Tensor product of two distributions $u \in \mathcal{D}(X)$ and $v \in \mathcal{D}(Y)$

Question

I'm following the proof of the theorem 4.3.3 p. 47 of "Introduction to the distributions theory" by Friedlander and Joshi. We have the following identity

\begin{align*} \textbf{(1)} \displaystyle \langle u \otimes v, \varphi \rangle = \langle v(y), \langle u(x), \varphi(x,y) \rangle \rangle = \langle u(x), \langle v(y), \varphi(x,y) \rangle \rangle \end{align*}

where $\varphi \in \mathcal{D}(X\times Y)$. Ok I understand that this identity is worth.

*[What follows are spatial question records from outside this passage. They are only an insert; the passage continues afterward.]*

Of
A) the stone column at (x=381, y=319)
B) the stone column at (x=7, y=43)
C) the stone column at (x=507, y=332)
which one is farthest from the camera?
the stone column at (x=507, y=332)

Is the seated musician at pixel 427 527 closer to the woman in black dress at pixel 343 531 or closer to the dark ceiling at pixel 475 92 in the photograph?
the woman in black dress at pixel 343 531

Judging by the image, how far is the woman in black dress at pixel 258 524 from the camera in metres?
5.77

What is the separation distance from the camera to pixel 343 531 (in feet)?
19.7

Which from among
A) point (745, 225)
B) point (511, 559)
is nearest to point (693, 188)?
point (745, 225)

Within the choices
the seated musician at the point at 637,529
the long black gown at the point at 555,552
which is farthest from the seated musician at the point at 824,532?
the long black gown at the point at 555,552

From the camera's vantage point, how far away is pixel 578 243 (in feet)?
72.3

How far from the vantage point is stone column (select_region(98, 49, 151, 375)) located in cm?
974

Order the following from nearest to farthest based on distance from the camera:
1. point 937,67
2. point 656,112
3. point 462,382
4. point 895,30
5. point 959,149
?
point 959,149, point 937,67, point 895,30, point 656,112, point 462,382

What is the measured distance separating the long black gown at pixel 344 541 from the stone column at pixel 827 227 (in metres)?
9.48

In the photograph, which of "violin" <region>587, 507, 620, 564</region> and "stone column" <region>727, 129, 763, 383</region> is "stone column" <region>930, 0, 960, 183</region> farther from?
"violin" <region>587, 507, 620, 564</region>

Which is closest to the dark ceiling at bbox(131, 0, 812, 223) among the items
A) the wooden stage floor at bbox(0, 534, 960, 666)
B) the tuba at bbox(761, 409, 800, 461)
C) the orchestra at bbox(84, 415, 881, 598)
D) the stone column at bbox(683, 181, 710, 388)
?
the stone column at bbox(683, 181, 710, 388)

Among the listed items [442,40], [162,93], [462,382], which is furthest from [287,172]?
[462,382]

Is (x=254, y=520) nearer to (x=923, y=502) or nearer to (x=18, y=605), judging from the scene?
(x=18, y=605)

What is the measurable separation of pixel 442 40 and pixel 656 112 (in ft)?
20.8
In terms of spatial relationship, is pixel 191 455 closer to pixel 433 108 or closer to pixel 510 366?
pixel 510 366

However, the same theorem, there is the next point

$\textbf{(4)}$ The tensor product is a separately continuous bilinear form on $\mathcal{D}'(X) \times \mathcal{D}'(Y)$

and in the proof it says that $(4)$ is immediate consequence of $(1)$. Sincerely, I did not understand what it means "separately" and how $(1)$ implies $(4)$.

Thank you for each reply.

Answer 1

Separately - in this context - means "with respect to each argument, assuming that other argument is fixed".

Since $D(X\times Y)$ contains $D(X)\times D(Y)$, the same definition as in (1) applies to $D'(X)\times D'(Y)$, and therefore you can use the form in (1) to prove continuity in (4).

Answer 2

This is a cheap version of the theorem. In fact, this operation is continuous (not just separately) if one uses the strong topology on $\mathcal{D}'(X)$, $\mathcal{D}'(Y)$ and $\mathcal{D}'(X\times Y)$.